→ Exercise brief
Return the records exactly as they are.

------------------------

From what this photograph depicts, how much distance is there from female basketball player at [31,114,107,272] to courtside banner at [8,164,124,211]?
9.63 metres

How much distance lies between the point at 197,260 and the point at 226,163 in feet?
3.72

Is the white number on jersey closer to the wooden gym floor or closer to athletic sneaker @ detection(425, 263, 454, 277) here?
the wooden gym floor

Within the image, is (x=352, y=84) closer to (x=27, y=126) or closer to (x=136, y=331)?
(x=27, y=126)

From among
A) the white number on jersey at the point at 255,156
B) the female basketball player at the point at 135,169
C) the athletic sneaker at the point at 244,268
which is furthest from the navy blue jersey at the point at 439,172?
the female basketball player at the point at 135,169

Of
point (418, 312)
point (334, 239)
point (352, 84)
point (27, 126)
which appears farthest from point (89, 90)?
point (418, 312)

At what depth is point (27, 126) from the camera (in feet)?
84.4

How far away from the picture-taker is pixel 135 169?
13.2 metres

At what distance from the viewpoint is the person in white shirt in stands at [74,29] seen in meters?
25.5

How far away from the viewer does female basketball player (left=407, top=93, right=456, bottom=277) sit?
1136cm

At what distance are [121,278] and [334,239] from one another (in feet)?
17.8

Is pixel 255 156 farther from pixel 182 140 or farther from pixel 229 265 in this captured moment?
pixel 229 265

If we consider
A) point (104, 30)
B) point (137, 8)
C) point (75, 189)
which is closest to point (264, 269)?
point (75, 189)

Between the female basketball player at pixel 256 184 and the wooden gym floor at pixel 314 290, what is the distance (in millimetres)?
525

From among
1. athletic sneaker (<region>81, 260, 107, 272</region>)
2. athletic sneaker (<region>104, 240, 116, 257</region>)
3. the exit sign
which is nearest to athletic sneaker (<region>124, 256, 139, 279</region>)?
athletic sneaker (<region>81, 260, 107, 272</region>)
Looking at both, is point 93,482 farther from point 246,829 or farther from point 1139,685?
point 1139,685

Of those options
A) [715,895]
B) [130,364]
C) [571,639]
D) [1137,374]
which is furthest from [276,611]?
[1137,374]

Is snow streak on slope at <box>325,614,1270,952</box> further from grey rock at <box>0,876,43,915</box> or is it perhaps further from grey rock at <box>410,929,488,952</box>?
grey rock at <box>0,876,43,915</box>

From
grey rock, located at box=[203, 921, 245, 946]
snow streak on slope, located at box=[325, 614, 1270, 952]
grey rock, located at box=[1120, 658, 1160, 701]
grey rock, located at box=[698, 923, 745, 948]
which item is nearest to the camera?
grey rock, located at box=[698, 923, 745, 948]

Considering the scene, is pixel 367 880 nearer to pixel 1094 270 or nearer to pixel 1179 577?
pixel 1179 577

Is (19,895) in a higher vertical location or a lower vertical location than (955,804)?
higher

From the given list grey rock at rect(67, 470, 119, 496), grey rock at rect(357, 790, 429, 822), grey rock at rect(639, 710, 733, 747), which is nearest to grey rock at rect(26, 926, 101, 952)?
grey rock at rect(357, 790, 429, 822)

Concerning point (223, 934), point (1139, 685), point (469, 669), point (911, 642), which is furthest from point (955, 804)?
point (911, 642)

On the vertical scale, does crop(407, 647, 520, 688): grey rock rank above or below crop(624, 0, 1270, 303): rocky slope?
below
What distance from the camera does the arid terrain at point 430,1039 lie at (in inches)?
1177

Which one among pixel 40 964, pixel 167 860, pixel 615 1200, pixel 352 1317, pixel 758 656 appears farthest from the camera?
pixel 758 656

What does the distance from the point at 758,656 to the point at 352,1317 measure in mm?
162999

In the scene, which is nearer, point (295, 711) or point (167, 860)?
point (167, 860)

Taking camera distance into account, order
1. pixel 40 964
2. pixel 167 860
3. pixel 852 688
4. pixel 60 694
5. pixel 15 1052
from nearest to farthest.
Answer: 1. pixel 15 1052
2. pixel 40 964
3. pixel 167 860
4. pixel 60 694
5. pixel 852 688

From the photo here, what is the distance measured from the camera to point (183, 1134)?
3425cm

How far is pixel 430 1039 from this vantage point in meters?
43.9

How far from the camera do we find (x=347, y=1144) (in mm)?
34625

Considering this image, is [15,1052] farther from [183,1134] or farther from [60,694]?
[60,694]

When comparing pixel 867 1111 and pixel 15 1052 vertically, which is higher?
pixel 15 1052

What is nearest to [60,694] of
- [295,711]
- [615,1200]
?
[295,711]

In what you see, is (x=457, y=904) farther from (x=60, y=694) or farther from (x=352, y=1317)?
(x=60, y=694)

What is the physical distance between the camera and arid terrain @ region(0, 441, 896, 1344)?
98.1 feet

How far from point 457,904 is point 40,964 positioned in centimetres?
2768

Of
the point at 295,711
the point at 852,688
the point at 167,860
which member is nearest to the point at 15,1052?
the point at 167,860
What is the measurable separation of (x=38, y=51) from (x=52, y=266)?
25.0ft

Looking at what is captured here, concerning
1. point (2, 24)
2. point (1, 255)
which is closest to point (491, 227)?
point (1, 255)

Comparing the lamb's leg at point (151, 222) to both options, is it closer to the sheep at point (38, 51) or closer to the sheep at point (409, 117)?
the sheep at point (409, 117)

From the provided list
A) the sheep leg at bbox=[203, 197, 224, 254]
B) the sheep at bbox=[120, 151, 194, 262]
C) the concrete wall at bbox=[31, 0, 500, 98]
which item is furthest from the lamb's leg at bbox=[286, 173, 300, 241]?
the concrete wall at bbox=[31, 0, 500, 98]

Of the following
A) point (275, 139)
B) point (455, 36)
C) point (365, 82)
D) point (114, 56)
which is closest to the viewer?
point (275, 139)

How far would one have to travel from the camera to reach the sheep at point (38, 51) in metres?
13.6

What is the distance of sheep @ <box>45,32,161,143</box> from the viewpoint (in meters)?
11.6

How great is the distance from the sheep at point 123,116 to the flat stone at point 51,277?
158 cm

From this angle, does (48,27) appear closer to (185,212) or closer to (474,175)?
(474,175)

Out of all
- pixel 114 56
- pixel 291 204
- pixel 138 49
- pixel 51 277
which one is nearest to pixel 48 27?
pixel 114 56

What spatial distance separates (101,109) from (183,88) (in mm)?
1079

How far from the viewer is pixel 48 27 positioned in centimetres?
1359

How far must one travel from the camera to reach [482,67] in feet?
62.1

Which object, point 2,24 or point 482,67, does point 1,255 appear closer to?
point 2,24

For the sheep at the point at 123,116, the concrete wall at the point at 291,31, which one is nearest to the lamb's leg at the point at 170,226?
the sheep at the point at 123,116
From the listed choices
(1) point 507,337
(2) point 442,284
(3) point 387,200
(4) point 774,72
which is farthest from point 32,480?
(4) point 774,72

------------------------

→ Answer for this exercise
From what this photograph depicts, how much distance is there from female basketball player at [31,114,107,272] to courtside banner at [8,164,124,211]?
9.63 metres

How much distance lies between the point at 197,260 and the point at 226,163 in feet?
3.72

Is the white number on jersey closer to the wooden gym floor or closer to athletic sneaker @ detection(425, 263, 454, 277) here?
the wooden gym floor

Within the image, is (x=352, y=84) closer to (x=27, y=126) or closer to (x=136, y=331)?
(x=27, y=126)

From among
A) the white number on jersey at the point at 255,156
B) the female basketball player at the point at 135,169
C) the athletic sneaker at the point at 244,268
which is furthest from the navy blue jersey at the point at 439,172?
the female basketball player at the point at 135,169

Of
point (418, 312)
point (334, 239)
point (352, 84)
point (27, 126)
which appears farthest from point (89, 90)?
point (418, 312)

At what depth is point (27, 126) from the camera (in feet)?
84.4

How far away from the picture-taker is pixel 135 169?
13.2 metres

At what distance from the viewpoint is the person in white shirt in stands at [74,29] seen in meters?
25.5

How far away from the viewer does female basketball player (left=407, top=93, right=456, bottom=277) sit?
1136cm

At what distance are [121,278] and [334,239] from one another (in feet)?
17.8

Is pixel 255 156 farther from pixel 182 140 or farther from pixel 229 265 in this captured moment?
pixel 229 265

If we consider
A) point (104, 30)
B) point (137, 8)
C) point (75, 189)
which is closest to point (264, 269)?
point (75, 189)

Between the female basketball player at pixel 256 184 and the wooden gym floor at pixel 314 290, what is the distance (in millimetres)?
525

From among
1. athletic sneaker (<region>81, 260, 107, 272</region>)
2. athletic sneaker (<region>104, 240, 116, 257</region>)
3. the exit sign
which is nearest to athletic sneaker (<region>124, 256, 139, 279</region>)?
athletic sneaker (<region>81, 260, 107, 272</region>)
Looking at both, is point 93,482 farther from point 246,829 or farther from point 1139,685?
point 1139,685

Of those options
A) [715,895]
B) [130,364]
C) [571,639]
D) [1137,374]
which is furthest from [276,611]?
[1137,374]

Is snow streak on slope at <box>325,614,1270,952</box> further from grey rock at <box>0,876,43,915</box> or is it perhaps further from grey rock at <box>410,929,488,952</box>?
grey rock at <box>0,876,43,915</box>

From
grey rock, located at box=[203, 921, 245, 946]
snow streak on slope, located at box=[325, 614, 1270, 952]
grey rock, located at box=[1120, 658, 1160, 701]
grey rock, located at box=[698, 923, 745, 948]
which item is nearest to the camera?
grey rock, located at box=[698, 923, 745, 948]

Considering the scene, is pixel 367 880 nearer to pixel 1094 270 or nearer to pixel 1179 577?
pixel 1179 577

Is (19,895) in a higher vertical location or a lower vertical location than (955,804)?
higher

From the given list grey rock at rect(67, 470, 119, 496), grey rock at rect(357, 790, 429, 822), grey rock at rect(639, 710, 733, 747), which is nearest to grey rock at rect(26, 926, 101, 952)?
grey rock at rect(357, 790, 429, 822)

Concerning point (223, 934), point (1139, 685), point (469, 669), point (911, 642), which is furthest from point (955, 804)?
point (911, 642)

On the vertical scale, does crop(407, 647, 520, 688): grey rock rank above or below crop(624, 0, 1270, 303): rocky slope?
below
What distance from the camera does the arid terrain at point 430,1039 lie at (in inches)?
1177

Which one among pixel 40 964, pixel 167 860, pixel 615 1200, pixel 352 1317, pixel 758 656 appears farthest from the camera?
pixel 758 656

What does the distance from the point at 758,656 to the point at 352,1317 measure in mm?
162999

In the scene, which is nearer, point (295, 711) or point (167, 860)?
point (167, 860)

Taking camera distance into account, order
1. pixel 40 964
2. pixel 167 860
3. pixel 852 688
4. pixel 60 694
5. pixel 15 1052
from nearest to farthest.
Answer: 1. pixel 15 1052
2. pixel 40 964
3. pixel 167 860
4. pixel 60 694
5. pixel 852 688

From the photo here, what is the distance measured from the camera to point (183, 1134)?
3425cm

How far is pixel 430 1039 from this vantage point in meters?
43.9

How far from the camera do we find (x=347, y=1144) (in mm)?
34625

Considering this image, is [15,1052] farther from [183,1134] or farther from [60,694]?
[60,694]

When comparing pixel 867 1111 and pixel 15 1052 vertically, which is higher?
pixel 15 1052

What is nearest to [60,694] of
- [295,711]
- [615,1200]
?
[295,711]

In what you see, is (x=457, y=904) farther from (x=60, y=694) or farther from (x=352, y=1317)?
(x=60, y=694)

What is the physical distance between the camera and arid terrain @ region(0, 441, 896, 1344)?
98.1 feet

How far from point 457,904 is point 40,964 positioned in centimetres?
2768

Of
the point at 295,711
the point at 852,688
the point at 167,860
which member is nearest to the point at 15,1052?
the point at 167,860
What is the measurable separation of (x=38, y=51) from (x=52, y=266)?
25.0ft

Looking at what is captured here, concerning
1. point (2, 24)
2. point (1, 255)
which is closest to point (491, 227)?
point (1, 255)

Comparing the lamb's leg at point (151, 222) to both options, is it closer to the sheep at point (38, 51) or closer to the sheep at point (409, 117)?
the sheep at point (409, 117)

From the provided list
A) the sheep leg at bbox=[203, 197, 224, 254]
B) the sheep at bbox=[120, 151, 194, 262]
C) the concrete wall at bbox=[31, 0, 500, 98]
which item is furthest from the lamb's leg at bbox=[286, 173, 300, 241]?
the concrete wall at bbox=[31, 0, 500, 98]

Of the following
A) point (275, 139)
B) point (455, 36)
C) point (365, 82)
D) point (114, 56)
which is closest to the viewer?
point (275, 139)

How far would one have to travel from the camera to reach the sheep at point (38, 51) in metres?
13.6

What is the distance of sheep @ <box>45,32,161,143</box> from the viewpoint (in meters)?
11.6

How great is the distance from the sheep at point 123,116 to the flat stone at point 51,277?
158 cm

From this angle, does (48,27) appear closer to (185,212) or closer to (474,175)?
(474,175)

Out of all
- pixel 114 56
- pixel 291 204
- pixel 138 49
- pixel 51 277
which one is nearest to pixel 48 27?
pixel 114 56

What spatial distance separates (101,109) from (183,88) (in mm)?
1079

How far from the viewer is pixel 48 27 positioned in centimetres?
1359

How far must one travel from the camera to reach [482,67] in feet?
62.1

Which object, point 2,24 or point 482,67, does point 1,255 appear closer to?
point 2,24

For the sheep at the point at 123,116, the concrete wall at the point at 291,31, which one is nearest to the lamb's leg at the point at 170,226?
the sheep at the point at 123,116
From the listed choices
(1) point 507,337
(2) point 442,284
(3) point 387,200
(4) point 774,72
which is farthest from point 32,480?
(4) point 774,72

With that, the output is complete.